▸ How to complete this task
Please reproduce the full listing exactly, with nothing added.

▸ Records provided
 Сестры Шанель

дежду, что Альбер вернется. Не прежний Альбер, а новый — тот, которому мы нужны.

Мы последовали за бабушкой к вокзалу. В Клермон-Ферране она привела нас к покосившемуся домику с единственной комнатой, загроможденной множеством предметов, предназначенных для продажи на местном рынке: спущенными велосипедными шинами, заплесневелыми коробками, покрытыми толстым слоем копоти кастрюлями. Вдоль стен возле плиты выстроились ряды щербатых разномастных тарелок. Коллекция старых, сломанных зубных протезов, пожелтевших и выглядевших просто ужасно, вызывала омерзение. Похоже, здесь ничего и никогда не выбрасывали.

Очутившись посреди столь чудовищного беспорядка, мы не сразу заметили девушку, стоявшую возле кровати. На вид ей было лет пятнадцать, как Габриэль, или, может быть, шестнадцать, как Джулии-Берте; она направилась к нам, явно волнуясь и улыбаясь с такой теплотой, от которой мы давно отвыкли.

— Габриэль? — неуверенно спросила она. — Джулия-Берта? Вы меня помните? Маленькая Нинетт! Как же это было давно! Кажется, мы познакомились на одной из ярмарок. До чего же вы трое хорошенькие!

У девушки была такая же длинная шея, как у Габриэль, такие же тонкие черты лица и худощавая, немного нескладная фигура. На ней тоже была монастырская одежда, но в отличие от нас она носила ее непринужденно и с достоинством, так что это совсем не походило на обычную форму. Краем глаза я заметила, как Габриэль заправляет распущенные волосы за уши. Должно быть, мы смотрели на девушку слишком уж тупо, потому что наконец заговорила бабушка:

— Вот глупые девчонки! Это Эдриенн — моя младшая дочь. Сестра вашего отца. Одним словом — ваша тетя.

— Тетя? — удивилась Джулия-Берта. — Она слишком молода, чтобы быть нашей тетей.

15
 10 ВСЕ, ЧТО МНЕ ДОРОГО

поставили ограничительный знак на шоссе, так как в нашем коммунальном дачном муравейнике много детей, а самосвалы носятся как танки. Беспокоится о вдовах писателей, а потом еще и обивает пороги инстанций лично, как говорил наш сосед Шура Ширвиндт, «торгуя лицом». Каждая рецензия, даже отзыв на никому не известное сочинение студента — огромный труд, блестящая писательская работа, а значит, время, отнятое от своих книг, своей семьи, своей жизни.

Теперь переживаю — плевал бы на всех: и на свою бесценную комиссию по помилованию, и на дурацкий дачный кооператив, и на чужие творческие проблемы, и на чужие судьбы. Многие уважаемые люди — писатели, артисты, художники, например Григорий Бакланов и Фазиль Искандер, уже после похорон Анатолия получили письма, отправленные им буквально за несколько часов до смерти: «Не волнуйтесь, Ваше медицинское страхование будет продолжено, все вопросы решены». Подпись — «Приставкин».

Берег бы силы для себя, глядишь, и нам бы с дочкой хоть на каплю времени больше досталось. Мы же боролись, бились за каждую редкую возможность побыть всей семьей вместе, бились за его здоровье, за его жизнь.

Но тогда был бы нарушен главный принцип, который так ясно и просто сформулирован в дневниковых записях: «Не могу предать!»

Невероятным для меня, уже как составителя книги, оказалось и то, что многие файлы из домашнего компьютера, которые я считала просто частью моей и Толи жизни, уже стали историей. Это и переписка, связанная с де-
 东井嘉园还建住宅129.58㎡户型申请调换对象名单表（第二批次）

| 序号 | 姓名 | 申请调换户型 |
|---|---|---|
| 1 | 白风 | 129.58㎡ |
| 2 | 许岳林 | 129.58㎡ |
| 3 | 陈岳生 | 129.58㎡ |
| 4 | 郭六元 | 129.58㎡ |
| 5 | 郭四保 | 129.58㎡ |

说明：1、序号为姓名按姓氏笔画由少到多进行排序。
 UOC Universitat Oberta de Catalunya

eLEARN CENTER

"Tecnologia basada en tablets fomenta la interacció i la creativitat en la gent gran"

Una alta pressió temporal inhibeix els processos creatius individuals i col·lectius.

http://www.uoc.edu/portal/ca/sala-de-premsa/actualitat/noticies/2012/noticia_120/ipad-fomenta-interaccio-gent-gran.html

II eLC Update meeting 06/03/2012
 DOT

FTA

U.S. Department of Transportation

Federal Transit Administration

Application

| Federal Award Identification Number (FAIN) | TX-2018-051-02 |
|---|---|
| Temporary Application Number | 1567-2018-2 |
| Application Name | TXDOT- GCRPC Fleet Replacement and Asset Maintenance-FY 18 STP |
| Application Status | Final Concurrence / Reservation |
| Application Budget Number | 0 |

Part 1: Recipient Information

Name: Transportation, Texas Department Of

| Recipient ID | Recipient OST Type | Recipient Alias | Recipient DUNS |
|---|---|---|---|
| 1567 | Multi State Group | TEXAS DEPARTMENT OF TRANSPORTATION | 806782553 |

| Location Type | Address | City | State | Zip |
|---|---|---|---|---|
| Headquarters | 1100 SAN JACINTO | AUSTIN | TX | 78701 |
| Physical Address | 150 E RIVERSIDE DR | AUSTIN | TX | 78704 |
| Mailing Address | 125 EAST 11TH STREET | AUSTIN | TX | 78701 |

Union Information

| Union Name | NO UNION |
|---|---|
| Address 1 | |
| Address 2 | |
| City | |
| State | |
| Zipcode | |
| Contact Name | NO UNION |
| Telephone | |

▸ Final answer
 Сестры Шанель

дежду, что Альбер вернется. Не прежний Альбер, а новый — тот, которому мы нужны.

Мы последовали за бабушкой к вокзалу. В Клермон-Ферране она привела нас к покосившемуся домику с единственной комнатой, загроможденной множеством предметов, предназначенных для продажи на местном рынке: спущенными велосипедными шинами, заплесневелыми коробками, покрытыми толстым слоем копоти кастрюлями. Вдоль стен возле плиты выстроились ряды щербатых разномастных тарелок. Коллекция старых, сломанных зубных протезов, пожелтевших и выглядевших просто ужасно, вызывала омерзение. Похоже, здесь ничего и никогда не выбрасывали.

Очутившись посреди столь чудовищного беспорядка, мы не сразу заметили девушку, стоявшую возле кровати. На вид ей было лет пятнадцать, как Габриэль, или, может быть, шестнадцать, как Джулии-Берте; она направилась к нам, явно волнуясь и улыбаясь с такой теплотой, от которой мы давно отвыкли.

— Габриэль? — неуверенно спросила она. — Джулия-Берта? Вы меня помните? Маленькая Нинетт! Как же это было давно! Кажется, мы познакомились на одной из ярмарок. До чего же вы трое хорошенькие!

У девушки была такая же длинная шея, как у Габриэль, такие же тонкие черты лица и худощавая, немного нескладная фигура. На ней тоже была монастырская одежда, но в отличие от нас она носила ее непринужденно и с достоинством, так что это совсем не походило на обычную форму. Краем глаза я заметила, как Габриэль заправляет распущенные волосы за уши. Должно быть, мы смотрели на девушку слишком уж тупо, потому что наконец заговорила бабушка:

— Вот глупые девчонки! Это Эдриенн — моя младшая дочь. Сестра вашего отца. Одним словом — ваша тетя.

— Тетя? — удивилась Джулия-Берта. — Она слишком молода, чтобы быть нашей тетей.

15
 10 ВСЕ, ЧТО МНЕ ДОРОГО

поставили ограничительный знак на шоссе, так как в нашем коммунальном дачном муравейнике много детей, а самосвалы носятся как танки. Беспокоится о вдовах писателей, а потом еще и обивает пороги инстанций лично, как говорил наш сосед Шура Ширвиндт, «торгуя лицом». Каждая рецензия, даже отзыв на никому не известное сочинение студента — огромный труд, блестящая писательская работа, а значит, время, отнятое от своих книг, своей семьи, своей жизни.

Теперь переживаю — плевал бы на всех: и на свою бесценную комиссию по помилованию, и на дурацкий дачный кооператив, и на чужие творческие проблемы, и на чужие судьбы. Многие уважаемые люди — писатели, артисты, художники, например Григорий Бакланов и Фазиль Искандер, уже после похорон Анатолия получили письма, отправленные им буквально за несколько часов до смерти: «Не волнуйтесь, Ваше медицинское страхование будет продолжено, все вопросы решены». Подпись — «Приставкин».

Берег бы силы для себя, глядишь, и нам бы с дочкой хоть на каплю времени больше досталось. Мы же боролись, бились за каждую редкую возможность побыть всей семьей вместе, бились за его здоровье, за его жизнь.

Но тогда был бы нарушен главный принцип, который так ясно и просто сформулирован в дневниковых записях: «Не могу предать!»

Невероятным для меня, уже как составителя книги, оказалось и то, что многие файлы из домашнего компьютера, которые я считала просто частью моей и Толи жизни, уже стали историей. Это и переписка, связанная с де-
 东井嘉园还建住宅129.58㎡户型申请调换对象名单表（第二批次）

| 序号 | 姓名 | 申请调换户型 |
|---|---|---|
| 1 | 白风 | 129.58㎡ |
| 2 | 许岳林 | 129.58㎡ |
| 3 | 陈岳生 | 129.58㎡ |
| 4 | 郭六元 | 129.58㎡ |
| 5 | 郭四保 | 129.58㎡ |

说明：1、序号为姓名按姓氏笔画由少到多进行排序。
 UOC Universitat Oberta de Catalunya

eLEARN CENTER

"Tecnologia basada en tablets fomenta la interacció i la creativitat en la gent gran"

Una alta pressió temporal inhibeix els processos creatius individuals i col·lectius.

http://www.uoc.edu/portal/ca/sala-de-premsa/actualitat/noticies/2012/noticia_120/ipad-fomenta-interaccio-gent-gran.html

II eLC Update meeting 06/03/2012
 DOT

FTA

U.S. Department of Transportation

Federal Transit Administration

Application

| Federal Award Identification Number (FAIN) | TX-2018-051-02 |
|---|---|
| Temporary Application Number | 1567-2018-2 |
| Application Name | TXDOT- GCRPC Fleet Replacement and Asset Maintenance-FY 18 STP |
| Application Status | Final Concurrence / Reservation |
| Application Budget Number | 0 |

Part 1: Recipient Information

Name: Transportation, Texas Department Of

| Recipient ID | Recipient OST Type | Recipient Alias | Recipient DUNS |
|---|---|---|---|
| 1567 | Multi State Group | TEXAS DEPARTMENT OF TRANSPORTATION | 806782553 |

| Location Type | Address | City | State | Zip |
|---|---|---|---|---|
| Headquarters | 1100 SAN JACINTO | AUSTIN | TX | 78701 |
| Physical Address | 150 E RIVERSIDE DR | AUSTIN | TX | 78704 |
| Mailing Address | 125 EAST 11TH STREET | AUSTIN | TX | 78701 |

Union Information

| Union Name | NO UNION |
|---|---|
| Address 1 | |
| Address 2 | |
| City | |
| State | |
| Zipcode | |
| Contact Name | NO UNION |
| Telephone | |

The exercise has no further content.